Было еще одно поздравление, быть может, самое дорогое — открытка со штампом тюрьмы в Бреславле, от другой узницы — от Розы Люксембург: «Милый Карл!.. Я не сомневаюсь в том, что Вы крепки, бодры и веселы. Всего, всего хорошего. До свиданья в лучшие времена. Сердечный привет.
Никто из друзей и товарищей не забывал его. Он и сам почти в каждом письме передавал всем им приветы, он и сам был очень заботлив по отношению к тем, кто, как и он, страдал. Он справлялся о здоровье Клары Цеткин, которое его крайне беспокоило, постоянно просил жену «не забывать» Розу, заботиться о ней.
«Как поживает Роза? Видела ли ты ее последнее время? Каждый раз, когда ты у нее бываешь или пишешь, передавай сердечный привет от меня. Она должна быть здоровой».
А Роза Люксембург к тому времени, отбывая в тюрьме один срок наказания, получила, неведомо за что, дополнительный срок. И в третий раз ее перевезли в другую тюрьму, в другой город. Она писала оттуда Софье Либкнехт: «…Я, как Вы знаете, принимаю все превратности судьбы с необходимым веселым спокойствием духа». И тоже постоянно тревожилась: «Что Карл пишет? Когда Вы его снова увидите? Большой привет ему от меня…», «…Теперь уже год как Карл сидит в Люкау. В этом месяце я часто об этом думаю, и как раз год назад Вы были у меня в Вронке и подарили мне красивую елку…» А потом — строки, ставшие трагическими… Близился день рождения Софьи Либкнехт, Роза печалилась, что не может в этом году ничего подарить ей, — пришлось попросить приятельницу в Берлине купить букет орхидей от ее имени «Может быть, мне удастся по крайней мере в будущем году самой принести Вам цветов к этому дню и совершить с Вами прогулку в Ботанический сад и в поле».
День рождения Софьи Либкнехт — 18 января. «В будущем году», за три дня до этой даты, Роза Люксембург была зверски уничтожена…
1917 год. Никогда еще не было такого насыщенного событиями года! Событиями небывалыми в истории человечества: в России произошла революция.
Роза Люксембург писала из тюрьмы: «Я опасаюсь, что вы все недостаточно оцениваете, недостаточно глубоко воспринимаете тот факт, что там одерживает победы наше собственное дело…»
Клара Цеткин воспевала русскую революцию, как подвиг пролетариата, совершенный под руководством партии большевиков, несшей незапятнанное знамя социализма.
Карл Либкнехт неистово метался по тюремной камере.

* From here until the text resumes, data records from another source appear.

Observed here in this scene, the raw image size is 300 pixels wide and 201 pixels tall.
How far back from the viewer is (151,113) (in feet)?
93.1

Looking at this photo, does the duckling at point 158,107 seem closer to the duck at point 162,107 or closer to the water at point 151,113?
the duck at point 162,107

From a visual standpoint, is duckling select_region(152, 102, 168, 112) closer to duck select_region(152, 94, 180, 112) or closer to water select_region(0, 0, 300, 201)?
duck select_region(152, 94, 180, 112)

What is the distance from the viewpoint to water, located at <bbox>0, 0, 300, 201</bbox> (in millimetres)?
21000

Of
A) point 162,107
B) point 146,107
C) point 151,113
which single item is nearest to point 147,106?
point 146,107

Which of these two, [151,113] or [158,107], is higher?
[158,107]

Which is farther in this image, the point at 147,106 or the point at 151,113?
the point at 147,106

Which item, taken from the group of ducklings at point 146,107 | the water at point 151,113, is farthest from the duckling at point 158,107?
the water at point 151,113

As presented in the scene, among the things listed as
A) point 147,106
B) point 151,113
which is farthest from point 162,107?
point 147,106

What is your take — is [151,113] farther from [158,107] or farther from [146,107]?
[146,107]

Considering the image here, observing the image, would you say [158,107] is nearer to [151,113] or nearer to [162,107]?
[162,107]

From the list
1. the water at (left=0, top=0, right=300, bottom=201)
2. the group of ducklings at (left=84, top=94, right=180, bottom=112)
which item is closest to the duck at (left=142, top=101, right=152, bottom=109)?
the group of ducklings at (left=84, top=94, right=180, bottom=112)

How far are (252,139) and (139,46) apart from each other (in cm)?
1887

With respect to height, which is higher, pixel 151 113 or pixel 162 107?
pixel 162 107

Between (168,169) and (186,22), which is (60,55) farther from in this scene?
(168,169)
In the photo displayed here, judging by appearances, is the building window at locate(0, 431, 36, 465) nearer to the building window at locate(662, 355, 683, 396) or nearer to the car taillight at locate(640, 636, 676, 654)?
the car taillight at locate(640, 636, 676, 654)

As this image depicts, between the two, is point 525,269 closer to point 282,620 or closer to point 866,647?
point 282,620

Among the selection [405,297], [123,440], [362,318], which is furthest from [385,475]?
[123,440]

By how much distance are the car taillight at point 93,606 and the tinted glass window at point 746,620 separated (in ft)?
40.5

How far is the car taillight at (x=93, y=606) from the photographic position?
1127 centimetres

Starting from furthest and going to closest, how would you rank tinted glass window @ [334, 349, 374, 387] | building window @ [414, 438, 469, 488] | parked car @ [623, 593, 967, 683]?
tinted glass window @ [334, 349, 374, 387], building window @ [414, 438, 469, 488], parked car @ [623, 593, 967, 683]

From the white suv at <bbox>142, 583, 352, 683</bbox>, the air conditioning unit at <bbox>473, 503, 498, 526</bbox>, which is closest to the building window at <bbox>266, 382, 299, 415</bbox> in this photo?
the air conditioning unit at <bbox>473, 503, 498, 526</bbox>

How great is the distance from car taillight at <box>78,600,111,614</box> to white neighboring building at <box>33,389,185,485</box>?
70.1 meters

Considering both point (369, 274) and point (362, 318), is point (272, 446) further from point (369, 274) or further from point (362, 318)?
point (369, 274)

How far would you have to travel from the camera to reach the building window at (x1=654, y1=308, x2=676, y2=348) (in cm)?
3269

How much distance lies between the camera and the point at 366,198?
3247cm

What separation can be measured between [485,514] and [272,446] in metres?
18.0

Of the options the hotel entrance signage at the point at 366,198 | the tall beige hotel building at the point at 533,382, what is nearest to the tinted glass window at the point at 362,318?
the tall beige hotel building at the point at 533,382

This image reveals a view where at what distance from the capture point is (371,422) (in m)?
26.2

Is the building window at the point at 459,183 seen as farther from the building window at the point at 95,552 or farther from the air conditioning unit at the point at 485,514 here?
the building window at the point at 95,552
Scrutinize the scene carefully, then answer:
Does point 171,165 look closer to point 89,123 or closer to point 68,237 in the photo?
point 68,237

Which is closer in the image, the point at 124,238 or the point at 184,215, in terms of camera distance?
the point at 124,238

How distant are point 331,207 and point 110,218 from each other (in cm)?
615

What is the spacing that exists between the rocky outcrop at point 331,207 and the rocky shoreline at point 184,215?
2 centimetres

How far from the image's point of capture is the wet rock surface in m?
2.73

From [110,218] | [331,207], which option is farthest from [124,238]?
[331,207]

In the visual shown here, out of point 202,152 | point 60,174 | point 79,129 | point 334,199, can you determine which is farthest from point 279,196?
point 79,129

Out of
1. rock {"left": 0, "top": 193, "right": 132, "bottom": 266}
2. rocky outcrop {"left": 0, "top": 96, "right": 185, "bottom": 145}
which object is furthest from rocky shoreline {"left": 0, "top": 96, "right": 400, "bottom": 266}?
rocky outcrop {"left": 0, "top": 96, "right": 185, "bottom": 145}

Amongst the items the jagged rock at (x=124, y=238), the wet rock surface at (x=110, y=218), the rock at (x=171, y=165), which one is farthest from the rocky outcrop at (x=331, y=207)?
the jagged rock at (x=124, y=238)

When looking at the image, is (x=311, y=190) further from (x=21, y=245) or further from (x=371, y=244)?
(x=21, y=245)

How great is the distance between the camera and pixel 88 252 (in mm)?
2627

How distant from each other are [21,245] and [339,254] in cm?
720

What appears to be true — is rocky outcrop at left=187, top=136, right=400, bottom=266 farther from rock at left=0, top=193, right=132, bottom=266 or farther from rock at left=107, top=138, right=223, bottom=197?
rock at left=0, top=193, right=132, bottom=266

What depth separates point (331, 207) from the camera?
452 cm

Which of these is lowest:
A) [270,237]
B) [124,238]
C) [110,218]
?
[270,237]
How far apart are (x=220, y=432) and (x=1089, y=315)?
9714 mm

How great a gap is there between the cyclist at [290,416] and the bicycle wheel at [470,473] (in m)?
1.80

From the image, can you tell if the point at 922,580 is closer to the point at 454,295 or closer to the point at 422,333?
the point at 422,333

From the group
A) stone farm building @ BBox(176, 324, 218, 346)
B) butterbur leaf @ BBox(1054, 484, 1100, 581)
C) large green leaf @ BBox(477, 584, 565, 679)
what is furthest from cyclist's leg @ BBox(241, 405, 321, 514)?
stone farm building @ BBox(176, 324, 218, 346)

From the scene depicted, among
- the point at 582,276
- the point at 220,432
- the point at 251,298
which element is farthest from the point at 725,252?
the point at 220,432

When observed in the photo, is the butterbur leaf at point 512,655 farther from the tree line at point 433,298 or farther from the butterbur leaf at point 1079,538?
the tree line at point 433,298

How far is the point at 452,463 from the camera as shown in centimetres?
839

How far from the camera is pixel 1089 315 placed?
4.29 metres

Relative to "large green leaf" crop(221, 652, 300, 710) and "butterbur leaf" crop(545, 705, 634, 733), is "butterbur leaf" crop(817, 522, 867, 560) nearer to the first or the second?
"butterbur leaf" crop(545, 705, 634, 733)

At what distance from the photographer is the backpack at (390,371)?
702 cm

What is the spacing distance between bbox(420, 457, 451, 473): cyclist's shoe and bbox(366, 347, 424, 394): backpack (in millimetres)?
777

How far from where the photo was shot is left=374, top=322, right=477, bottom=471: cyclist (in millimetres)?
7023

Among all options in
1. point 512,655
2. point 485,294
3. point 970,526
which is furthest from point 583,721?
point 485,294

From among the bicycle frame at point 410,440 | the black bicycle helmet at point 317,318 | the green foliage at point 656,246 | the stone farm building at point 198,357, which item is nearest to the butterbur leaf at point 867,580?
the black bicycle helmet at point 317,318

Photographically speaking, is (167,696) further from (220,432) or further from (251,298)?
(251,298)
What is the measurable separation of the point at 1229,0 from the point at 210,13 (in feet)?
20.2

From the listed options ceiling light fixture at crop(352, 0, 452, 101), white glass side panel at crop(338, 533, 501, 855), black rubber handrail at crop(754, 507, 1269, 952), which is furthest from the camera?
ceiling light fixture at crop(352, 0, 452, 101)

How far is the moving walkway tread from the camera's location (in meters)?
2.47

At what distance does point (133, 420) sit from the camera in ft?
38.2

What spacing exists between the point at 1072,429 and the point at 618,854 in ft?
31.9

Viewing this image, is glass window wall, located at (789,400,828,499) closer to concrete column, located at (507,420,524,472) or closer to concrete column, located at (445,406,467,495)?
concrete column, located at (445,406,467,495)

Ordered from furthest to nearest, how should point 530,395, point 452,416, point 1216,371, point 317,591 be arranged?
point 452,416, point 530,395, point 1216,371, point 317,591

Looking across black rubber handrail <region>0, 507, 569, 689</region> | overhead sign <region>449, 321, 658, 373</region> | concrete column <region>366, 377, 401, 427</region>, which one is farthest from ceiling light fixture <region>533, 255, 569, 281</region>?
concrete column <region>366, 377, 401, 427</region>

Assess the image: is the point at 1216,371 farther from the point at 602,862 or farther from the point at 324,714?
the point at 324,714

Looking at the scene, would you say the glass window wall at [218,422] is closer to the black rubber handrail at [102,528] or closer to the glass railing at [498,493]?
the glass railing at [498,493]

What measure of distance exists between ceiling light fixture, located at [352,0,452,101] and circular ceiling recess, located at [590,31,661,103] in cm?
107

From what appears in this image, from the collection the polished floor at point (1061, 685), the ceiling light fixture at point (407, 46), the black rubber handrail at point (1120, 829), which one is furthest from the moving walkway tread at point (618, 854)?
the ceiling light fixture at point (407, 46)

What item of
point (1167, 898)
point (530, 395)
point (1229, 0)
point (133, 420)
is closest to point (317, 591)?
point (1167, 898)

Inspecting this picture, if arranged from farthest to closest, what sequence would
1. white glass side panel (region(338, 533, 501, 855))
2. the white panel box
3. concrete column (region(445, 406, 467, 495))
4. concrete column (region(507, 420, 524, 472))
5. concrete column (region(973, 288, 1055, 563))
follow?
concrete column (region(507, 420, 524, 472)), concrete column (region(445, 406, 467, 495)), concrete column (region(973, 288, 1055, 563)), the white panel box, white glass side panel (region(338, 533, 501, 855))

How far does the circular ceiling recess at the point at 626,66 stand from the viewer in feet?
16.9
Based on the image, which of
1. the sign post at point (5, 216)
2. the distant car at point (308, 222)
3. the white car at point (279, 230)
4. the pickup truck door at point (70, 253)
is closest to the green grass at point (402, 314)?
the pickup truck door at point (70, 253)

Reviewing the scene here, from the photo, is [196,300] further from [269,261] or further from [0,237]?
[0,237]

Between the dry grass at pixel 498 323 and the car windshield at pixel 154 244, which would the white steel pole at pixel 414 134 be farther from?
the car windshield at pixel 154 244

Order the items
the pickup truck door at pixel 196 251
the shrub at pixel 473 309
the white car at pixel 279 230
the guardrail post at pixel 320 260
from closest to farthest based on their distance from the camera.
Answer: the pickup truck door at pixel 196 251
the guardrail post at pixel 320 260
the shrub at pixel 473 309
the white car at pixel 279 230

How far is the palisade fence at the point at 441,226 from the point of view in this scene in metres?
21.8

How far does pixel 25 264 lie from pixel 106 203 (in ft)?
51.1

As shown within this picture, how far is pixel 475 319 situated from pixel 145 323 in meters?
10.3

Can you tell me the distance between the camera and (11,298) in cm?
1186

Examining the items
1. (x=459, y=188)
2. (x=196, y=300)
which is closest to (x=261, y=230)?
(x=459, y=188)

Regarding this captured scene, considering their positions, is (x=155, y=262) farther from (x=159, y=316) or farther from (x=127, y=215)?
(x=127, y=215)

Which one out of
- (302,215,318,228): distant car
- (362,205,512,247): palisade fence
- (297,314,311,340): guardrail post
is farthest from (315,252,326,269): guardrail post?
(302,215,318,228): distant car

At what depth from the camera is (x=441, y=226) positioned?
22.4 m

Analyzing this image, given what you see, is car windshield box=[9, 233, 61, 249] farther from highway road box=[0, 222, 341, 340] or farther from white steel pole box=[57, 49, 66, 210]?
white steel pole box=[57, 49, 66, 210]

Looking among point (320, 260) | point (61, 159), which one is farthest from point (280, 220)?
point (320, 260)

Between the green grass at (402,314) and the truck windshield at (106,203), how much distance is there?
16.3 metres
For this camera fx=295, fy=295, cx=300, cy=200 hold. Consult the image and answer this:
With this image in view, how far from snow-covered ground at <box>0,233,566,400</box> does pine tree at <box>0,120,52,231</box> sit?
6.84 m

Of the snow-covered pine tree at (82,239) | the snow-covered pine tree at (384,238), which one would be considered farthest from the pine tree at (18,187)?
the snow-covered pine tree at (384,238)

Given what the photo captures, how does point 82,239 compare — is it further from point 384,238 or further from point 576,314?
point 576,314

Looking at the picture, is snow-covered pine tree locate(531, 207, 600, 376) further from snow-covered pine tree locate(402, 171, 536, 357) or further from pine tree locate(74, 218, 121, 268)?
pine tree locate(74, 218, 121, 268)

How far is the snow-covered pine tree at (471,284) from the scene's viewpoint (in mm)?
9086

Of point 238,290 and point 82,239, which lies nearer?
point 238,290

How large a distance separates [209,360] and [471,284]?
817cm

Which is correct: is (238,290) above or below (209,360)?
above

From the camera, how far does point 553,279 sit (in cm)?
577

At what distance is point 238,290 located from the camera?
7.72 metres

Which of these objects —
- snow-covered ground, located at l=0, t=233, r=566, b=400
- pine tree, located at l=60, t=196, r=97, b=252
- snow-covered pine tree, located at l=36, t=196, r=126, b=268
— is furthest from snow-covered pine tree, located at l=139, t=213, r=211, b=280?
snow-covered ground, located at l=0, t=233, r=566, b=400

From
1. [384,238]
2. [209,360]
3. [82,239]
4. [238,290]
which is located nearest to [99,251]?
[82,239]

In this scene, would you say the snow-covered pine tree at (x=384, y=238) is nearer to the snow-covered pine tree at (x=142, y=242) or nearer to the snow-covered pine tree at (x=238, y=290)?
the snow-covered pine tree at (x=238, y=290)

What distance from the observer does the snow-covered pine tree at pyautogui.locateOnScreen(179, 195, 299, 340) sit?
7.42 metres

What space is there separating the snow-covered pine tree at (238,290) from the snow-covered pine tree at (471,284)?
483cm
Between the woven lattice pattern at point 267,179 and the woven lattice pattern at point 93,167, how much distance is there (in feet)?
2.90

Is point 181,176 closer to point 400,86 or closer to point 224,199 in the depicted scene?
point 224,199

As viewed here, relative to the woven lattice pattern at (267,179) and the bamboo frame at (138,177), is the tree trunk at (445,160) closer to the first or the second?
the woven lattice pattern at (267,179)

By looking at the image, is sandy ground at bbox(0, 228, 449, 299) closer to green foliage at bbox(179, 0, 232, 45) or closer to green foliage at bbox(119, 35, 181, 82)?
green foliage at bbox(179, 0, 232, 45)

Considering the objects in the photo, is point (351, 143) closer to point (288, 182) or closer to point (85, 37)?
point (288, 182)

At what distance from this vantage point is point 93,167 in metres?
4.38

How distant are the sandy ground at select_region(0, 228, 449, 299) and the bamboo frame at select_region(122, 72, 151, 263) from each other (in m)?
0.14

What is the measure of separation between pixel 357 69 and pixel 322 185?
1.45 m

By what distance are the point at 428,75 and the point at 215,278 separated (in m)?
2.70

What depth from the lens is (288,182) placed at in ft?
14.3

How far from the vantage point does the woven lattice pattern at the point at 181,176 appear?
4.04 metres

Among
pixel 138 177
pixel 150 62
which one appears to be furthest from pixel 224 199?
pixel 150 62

«Газеты я мог просмотреть лишь поверхностно. Великий революционный процесс, и социальный и экономический, происходящий в России и охвативший ее от самых низов и до поверхности, процесс, выражением которого является политическая революция, затрагивающая весь строй государства и его правительственный механизм, этот процесс не только не завершается, а находится в самом начале, имея перед собой безграничные перспективы, гораздо большие, чем во время Великой французской революции. То, что я узнаю об этих событиях, до того отрывочно и поверхностно, что я должен довольствоваться догадками. Ни в чем не ощущаю я так сильно моей нынешней духовной изоляции, как в вопросе о России».
Горечь и боль оттого, что в такое время, когда вся душа его, весь его пыл революционера стремились к деятельности, он вынужден сидеть за решеткой, прорвались в нескольких фразах другого письма: «Я хотел бы прийти на помощь русской революции и миру, отдать им тысячи жизней, если бы они у меня были. Проклятое бессилье! Меня теснят со всех сторон стены…»
Начало русской революции, как искра надежды, вспыхнуло для измученного войной германского народа. То, что произошло в России, окончательно раскрыло глаза на «оборонительную войну против русского царизма». Теперь уже не было человека во всей Германии, который воочию не убедился бы, что все призывы правителей к «защите родины» — не что иное, как наглая шовинистическая ложь.
Немецкие рабочие приветствовали русскую революцию неслыханными до того времени массовыми забастовками — в одном только Берлине одновременно бастовали 300 тысяч человек. Мощные демонстрации требовали немедленного окончания войны. В день поминовения усопших в 1917 году в Берлине было прорвано кольцо полиции, блокировавшее подступы к центру города. Демонстранты на тысячи голосов кричали: «Да здравствует заключенный в тюрьме Либкнехт!», «Долой войну!», «Свободу политическим заключенным!»
А дальше? Дальше некому было повести рабочий класс — не было ни партии, ни народных вождей. Карл Либкнехт и Роза Люксембург — все, кто мог в те пылающие дни возглавить революционное движение пролетариата, были изолированы.
И все-таки имена их, их идеи сделали многое. Вслед за Берлином забастовали почти все крупные промышленные центры Германии; в Лейпциге был избран первый в стране рабочий совет.